* _Task statement_:
Please retype every record exactly as it appears, omitting the pictures.

>>>>>

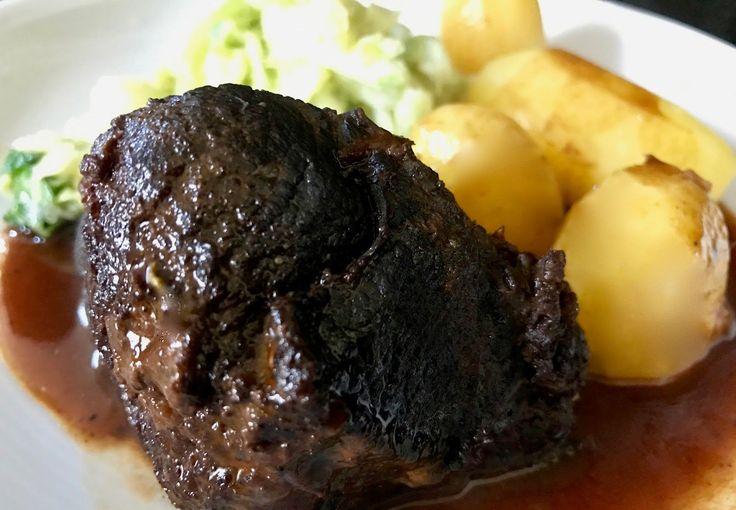 Ochsenbäckchen, Ochsenbacken, Portweinsauce,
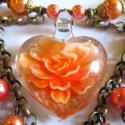 Narancsvirág - szett AKCIÓ!, Ékszer, óra, Ékszerszett, Ékszerkészítés, Kézzel készült szív üveg medál, benne egy narancsszín virág. Temérdek pezsgőszínű, óarany és naranc..., Meska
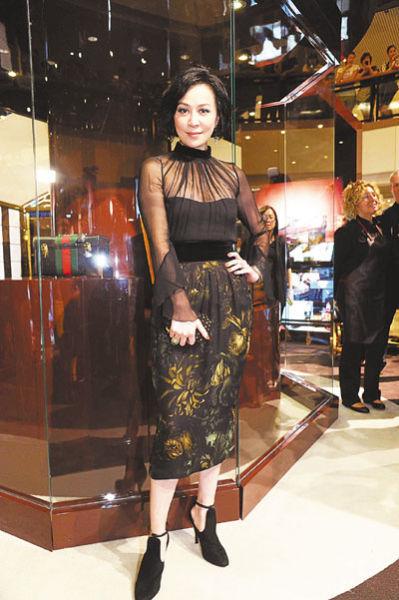刘嘉玲刚主持完上海3间夜店开幕礼返港,心情不俗
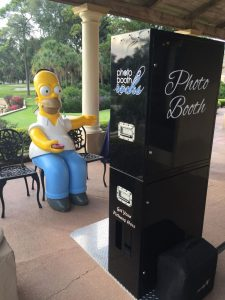 Homer Simpson at Mission Inn – Black Open Air Booth Style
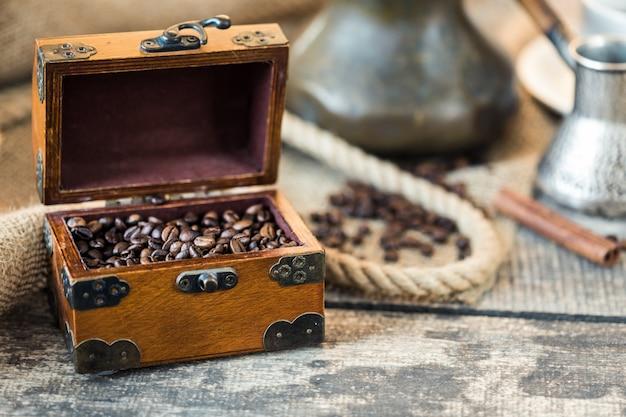 Grãos de café. grãos de café torrados na mesa de madeira marrom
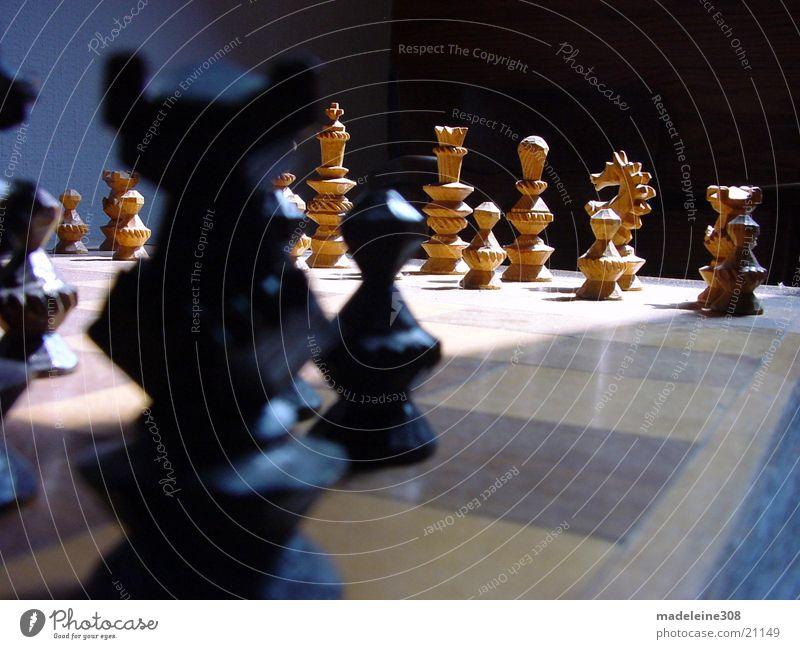 Schach 02 Holz Feld Freizeit & Hobby Eisenbahn planen Turm Pferd Dame kämpfen Brettspiel klug Schachfigur Querformat
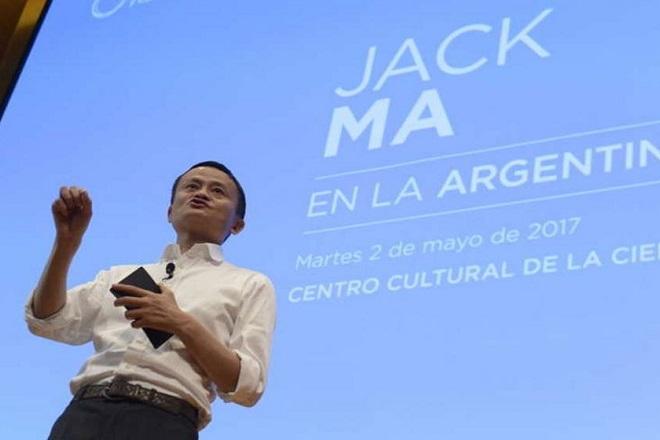 Τζακ Μα σε επιχειρηματίες: Εκμεταλλευθείτε την παγκοσμιοποίηση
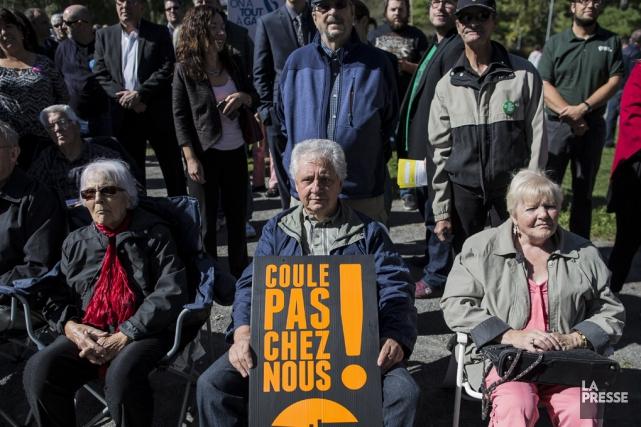 Plusieurs citoyens du Québec espèrent que le projet... (Archives La Presse)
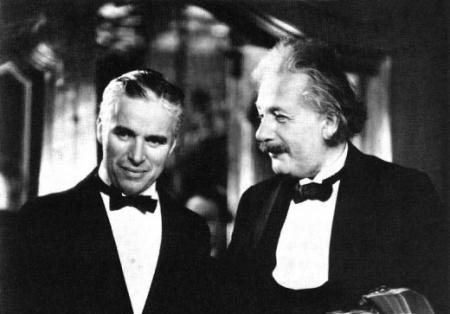 Charles Chaplin y Albert Einstein, Diálogo entre genios.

<<<<<

* _Result of this task_:
 Ochsenbäckchen, Ochsenbacken, Portweinsauce,
 Narancsvirág - szett AKCIÓ!, Ékszer, óra, Ékszerszett, Ékszerkészítés, Kézzel készült szív üveg medál, benne egy narancsszín virág. Temérdek pezsgőszínű, óarany és naranc..., Meska
刘嘉玲刚主持完上海3间夜店开幕礼返港,心情不俗
 Homer Simpson at Mission Inn – Black Open Air Booth Style
 Grãos de café. grãos de café torrados na mesa de madeira marrom
 Schach 02 Holz Feld Freizeit & Hobby Eisenbahn planen Turm Pferd Dame kämpfen Brettspiel klug Schachfigur Querformat
 Τζακ Μα σε επιχειρηματίες: Εκμεταλλευθείτε την παγκοσμιοποίηση
 Plusieurs citoyens du Québec espèrent que le projet... (Archives La Presse)
 Charles Chaplin y Albert Einstein, Diálogo entre genios.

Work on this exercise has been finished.